■ DATA PROVIDED ■
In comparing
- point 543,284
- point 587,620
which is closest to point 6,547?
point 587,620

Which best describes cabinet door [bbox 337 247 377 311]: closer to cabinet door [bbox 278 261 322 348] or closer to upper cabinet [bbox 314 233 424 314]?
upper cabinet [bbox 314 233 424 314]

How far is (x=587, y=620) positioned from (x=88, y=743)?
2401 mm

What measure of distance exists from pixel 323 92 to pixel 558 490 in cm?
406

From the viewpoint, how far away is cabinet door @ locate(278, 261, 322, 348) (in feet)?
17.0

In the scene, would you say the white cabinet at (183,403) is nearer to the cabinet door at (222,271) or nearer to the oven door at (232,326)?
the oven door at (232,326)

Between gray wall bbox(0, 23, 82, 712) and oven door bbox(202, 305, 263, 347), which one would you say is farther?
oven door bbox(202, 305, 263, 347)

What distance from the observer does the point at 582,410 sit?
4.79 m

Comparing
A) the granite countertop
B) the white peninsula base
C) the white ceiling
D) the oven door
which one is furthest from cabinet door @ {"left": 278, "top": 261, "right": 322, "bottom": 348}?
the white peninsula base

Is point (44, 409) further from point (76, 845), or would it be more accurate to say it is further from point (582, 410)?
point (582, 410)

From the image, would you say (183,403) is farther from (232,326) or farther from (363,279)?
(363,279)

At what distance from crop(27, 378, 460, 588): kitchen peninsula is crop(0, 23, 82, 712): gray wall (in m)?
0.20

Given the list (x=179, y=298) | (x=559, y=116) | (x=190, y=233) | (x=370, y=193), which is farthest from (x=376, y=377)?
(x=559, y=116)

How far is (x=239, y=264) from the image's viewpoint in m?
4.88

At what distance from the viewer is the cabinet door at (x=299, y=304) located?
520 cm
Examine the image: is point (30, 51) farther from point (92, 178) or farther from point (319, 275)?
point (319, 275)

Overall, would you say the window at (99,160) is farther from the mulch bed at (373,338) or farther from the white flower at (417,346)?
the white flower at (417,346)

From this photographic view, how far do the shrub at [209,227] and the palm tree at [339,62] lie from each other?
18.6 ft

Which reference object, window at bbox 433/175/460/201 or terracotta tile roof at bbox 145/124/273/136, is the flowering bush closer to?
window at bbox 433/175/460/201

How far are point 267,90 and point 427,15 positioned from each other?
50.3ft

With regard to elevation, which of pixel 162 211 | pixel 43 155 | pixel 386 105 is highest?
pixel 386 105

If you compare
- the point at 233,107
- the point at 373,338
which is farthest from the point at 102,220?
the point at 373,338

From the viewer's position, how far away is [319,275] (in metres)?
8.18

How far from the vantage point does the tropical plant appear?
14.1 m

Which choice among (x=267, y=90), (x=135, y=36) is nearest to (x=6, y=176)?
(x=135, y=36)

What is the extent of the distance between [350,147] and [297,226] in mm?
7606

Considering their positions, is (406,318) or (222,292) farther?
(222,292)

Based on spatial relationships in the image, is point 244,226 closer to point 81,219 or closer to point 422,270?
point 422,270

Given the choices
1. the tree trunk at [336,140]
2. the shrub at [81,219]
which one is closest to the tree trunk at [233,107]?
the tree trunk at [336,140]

■ EXERCISE GOAL ■
Copy the entries from the line containing "Which reference object, window" through the last line of the entries, reproducing every line unchanged.

■ THE COMPLETED TASK ■
Which reference object, window at bbox 433/175/460/201 or terracotta tile roof at bbox 145/124/273/136, is the flowering bush closer to?
window at bbox 433/175/460/201

How far are point 267,90 and point 427,15 positioned from each other?
50.3ft

With regard to elevation, which of pixel 162 211 | pixel 43 155 | pixel 386 105 is highest?
pixel 386 105

If you compare
- the point at 233,107
- the point at 373,338
which is farthest from the point at 102,220?
the point at 373,338

From the viewer's position, how far away is [319,275] (in metres)?
8.18

How far from the vantage point does the tropical plant appear?
14.1 m

Which choice among (x=267, y=90), (x=135, y=36) is nearest to (x=6, y=176)?
(x=135, y=36)

What is the extent of the distance between [350,147] and [297,226] in mm?
7606

Considering their positions, is (406,318) or (222,292) farther?
(222,292)

Based on spatial relationships in the image, is point 244,226 closer to point 81,219 or closer to point 422,270?
point 422,270

Given the choices
1. the tree trunk at [336,140]
2. the shrub at [81,219]
which one is closest to the tree trunk at [233,107]?
the tree trunk at [336,140]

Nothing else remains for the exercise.